Wirral nature reserve set for facelift that could secure Natterjacks' future

Wirral nature reserve set for facelift that could secure Natterjacks' future

Natterjack Toad. Picture: Rose Manby

Red Rocks Wildlife Reserve. Picture: Paul Clarke

First published in News

IMPROVEMENT work planned for a Wirral nature reserve could secure the future for one of the region's rarest creatures.

Red Rocks wildlife haven in Hoylake includes almost 20 acres of sand dunes, wetlands and reedbeds, providing a home for the rare natterjack toad, which is found nowhere else across Cheshire and Wirral.

The Wildlife Trust for Cheshire & Wirral, who manage the designated Site of Special Scientific Interest (SSSI), is to start major work to safeguard areas of the nature reserve crucial to the natterjack's survival.

The loudest amphibian in the UK - thanks to its gurgling calls in the mating season, the natterjack toad is restricted to mainly coastal areas in the North West, East Anglia and heathlands in parts of the West Midlands and down across the Home Counties.

At the heart of the programme is the creation of more 40 square metres of new pools and improvements to existing wetland areas or ‘slacks’ within the reserve that the toad's favour.
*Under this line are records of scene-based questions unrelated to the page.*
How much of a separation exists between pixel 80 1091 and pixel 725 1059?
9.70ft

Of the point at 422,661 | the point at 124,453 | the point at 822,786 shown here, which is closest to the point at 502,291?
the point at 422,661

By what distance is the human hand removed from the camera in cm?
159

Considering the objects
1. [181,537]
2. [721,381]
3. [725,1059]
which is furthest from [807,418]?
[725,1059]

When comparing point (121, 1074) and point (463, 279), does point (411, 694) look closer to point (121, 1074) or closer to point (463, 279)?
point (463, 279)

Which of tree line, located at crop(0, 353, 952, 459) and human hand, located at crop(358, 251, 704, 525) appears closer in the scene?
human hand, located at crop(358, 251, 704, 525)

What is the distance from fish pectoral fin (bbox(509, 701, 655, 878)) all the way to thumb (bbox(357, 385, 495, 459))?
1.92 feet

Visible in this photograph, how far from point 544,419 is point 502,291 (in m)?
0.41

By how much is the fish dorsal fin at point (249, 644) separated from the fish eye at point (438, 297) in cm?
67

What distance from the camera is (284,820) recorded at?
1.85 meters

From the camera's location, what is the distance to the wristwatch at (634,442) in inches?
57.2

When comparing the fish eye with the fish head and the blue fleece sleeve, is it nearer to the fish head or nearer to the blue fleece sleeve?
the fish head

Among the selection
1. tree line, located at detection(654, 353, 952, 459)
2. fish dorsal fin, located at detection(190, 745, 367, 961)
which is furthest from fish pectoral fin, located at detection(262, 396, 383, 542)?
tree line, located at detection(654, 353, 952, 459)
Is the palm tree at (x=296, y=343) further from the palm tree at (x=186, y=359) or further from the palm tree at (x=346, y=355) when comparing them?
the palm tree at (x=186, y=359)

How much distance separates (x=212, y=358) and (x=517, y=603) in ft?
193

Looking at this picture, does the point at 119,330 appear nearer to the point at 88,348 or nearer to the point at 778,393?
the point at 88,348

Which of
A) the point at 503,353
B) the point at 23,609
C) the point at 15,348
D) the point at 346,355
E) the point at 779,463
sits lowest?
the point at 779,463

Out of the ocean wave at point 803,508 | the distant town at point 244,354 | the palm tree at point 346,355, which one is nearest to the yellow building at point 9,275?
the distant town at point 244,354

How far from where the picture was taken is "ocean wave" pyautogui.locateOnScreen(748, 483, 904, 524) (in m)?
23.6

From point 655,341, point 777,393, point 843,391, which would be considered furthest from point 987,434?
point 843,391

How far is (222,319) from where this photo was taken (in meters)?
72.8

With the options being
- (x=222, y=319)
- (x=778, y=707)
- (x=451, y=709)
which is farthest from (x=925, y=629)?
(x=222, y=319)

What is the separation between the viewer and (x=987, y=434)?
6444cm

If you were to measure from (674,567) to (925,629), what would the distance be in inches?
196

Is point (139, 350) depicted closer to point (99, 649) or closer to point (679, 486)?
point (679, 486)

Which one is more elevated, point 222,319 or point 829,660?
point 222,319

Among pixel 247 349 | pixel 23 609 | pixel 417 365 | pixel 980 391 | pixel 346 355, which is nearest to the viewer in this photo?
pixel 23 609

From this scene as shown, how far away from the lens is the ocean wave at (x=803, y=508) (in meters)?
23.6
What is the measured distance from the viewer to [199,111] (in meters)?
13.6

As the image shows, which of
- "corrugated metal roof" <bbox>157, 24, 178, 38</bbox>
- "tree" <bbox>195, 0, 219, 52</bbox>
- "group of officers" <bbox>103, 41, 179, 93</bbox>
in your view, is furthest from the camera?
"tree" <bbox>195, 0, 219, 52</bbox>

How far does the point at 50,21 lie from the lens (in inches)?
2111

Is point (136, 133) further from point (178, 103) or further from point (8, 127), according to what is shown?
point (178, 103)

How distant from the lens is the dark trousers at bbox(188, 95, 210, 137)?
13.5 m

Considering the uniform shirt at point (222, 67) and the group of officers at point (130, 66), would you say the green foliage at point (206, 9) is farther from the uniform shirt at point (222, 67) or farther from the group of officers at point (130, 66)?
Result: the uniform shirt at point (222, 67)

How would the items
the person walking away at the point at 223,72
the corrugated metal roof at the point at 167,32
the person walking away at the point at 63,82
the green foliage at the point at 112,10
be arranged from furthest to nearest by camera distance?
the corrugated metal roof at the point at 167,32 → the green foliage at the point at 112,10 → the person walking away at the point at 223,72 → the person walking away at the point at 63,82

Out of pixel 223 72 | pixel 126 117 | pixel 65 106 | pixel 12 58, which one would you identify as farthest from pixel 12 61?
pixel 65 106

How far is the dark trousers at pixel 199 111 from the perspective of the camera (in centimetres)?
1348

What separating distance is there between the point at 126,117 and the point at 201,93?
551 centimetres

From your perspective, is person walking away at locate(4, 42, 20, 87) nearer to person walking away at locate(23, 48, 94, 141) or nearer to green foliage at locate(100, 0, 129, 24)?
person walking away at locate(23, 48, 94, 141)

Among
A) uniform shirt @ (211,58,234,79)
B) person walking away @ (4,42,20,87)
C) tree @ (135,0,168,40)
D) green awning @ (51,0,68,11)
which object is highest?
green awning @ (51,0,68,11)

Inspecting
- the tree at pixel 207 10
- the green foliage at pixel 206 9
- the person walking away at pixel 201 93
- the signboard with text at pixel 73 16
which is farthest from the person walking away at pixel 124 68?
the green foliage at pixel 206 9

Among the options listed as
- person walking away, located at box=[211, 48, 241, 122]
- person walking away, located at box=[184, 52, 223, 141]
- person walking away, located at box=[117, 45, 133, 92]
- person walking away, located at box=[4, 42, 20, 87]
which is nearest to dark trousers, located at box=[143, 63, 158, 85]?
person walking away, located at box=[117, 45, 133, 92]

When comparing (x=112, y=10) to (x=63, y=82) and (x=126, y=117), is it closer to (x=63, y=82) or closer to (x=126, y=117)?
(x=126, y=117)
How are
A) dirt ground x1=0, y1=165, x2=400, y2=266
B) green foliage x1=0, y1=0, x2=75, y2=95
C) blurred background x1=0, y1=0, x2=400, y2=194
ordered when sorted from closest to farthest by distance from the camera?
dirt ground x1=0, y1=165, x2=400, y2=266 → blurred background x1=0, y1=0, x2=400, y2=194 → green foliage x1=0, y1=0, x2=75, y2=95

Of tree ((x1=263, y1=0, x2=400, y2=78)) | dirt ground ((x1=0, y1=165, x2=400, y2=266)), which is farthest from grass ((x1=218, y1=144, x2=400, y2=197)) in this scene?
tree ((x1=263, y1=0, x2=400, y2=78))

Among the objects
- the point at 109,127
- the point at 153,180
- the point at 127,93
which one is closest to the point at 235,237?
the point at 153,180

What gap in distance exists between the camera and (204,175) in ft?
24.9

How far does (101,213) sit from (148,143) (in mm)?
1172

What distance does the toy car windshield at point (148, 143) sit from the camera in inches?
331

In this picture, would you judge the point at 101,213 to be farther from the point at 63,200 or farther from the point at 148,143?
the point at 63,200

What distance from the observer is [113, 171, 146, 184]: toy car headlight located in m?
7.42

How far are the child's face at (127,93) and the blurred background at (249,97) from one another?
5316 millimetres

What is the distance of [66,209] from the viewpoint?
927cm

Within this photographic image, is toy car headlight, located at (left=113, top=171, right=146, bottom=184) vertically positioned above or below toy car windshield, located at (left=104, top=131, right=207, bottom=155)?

The reserve is a key migration stopover point for birds arriving in the UK in spring and autumn, and boasts an impressive list of rarities, along with breeding species like skylarks and reed warblers.

One of the biggest problems facing the Wildlife Trust is the loss of the typical open sandy areas that demonstrate the dune habitat is in the most optimum condition for the species that usually thrive there.

To help maintain this, some areas of soil and vegetation will be removed to expose the sand below.

The plans have been approved by U conservation agency, Natural England, who have also funded the work at the reserve which will continue year-on-year.

Matt Allmark, reserves officer with the Cheshire & Wirral Wildlife Trust, said: "We understand when people see diggers and machinery heading onto a much-loved wildlife area that alarm bells might ring, however on this occasion it's all for a good cause.

"The nature of the changes we're making in conjunction with Natural England may look quite stark to begin with, however our aim is to achieve the right balance for these delicate dunes which has been lost in recent years.

"Along with the natterjack toads, Red Rocks is home to a number of regionally rare plants and wildlife, and with the impact of non-native species it’s sometimes necessary for us to lend a hand in redressing the right balance of habitats.

"Our hope is that these works will help to secure a nature reserve that will continue to be home to natterjack toads and more for years to come."

Work is expected to begin in February and during this time some areas of the reserve will have restricted access when machinery is operating.